So I think this is a real issue, and the proposals would go a long way in alleviating them. Imetsia (talk) 20:29, 2 January 2022 (UTC)[reply]
Sorry, I should have made it clear that my comments apply only to WT:RFDE. I do not ever participate at WT:RFDN. Mihia (talk) 20:36, 2 January 2022 (UTC)[reply]
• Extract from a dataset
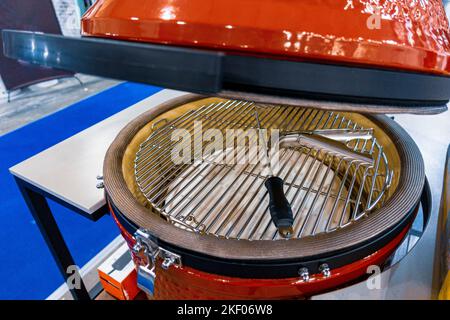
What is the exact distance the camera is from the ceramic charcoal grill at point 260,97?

I've given it some thought and I'm adding in my two sense, namely to voting criteria. I'm not sure that the problem is whether IP's can vote or not, as that's not something that's come up very often, but rather who can vote at all. The current rules is "the first English wikt vote must have been made 1 week before the given vote, 50 edits in total, and no suckpuppetting". I can't really think of a way to stop sockpupetting anymore than we are now. I also don't believe that votes cast by non-regular editors has really affected the outcomes - however I do wonder if some of the criteria and procedures should be slightly more standardized. Is a week and 50 votes enough for a given IP or account? Would a better rule be "the first edit must predate the CREATION" of the vote by one week", rather than the start time? Is 50 edits enough? Are people with only 50 edits really going to be all that aware of votes and how to even cast them and such?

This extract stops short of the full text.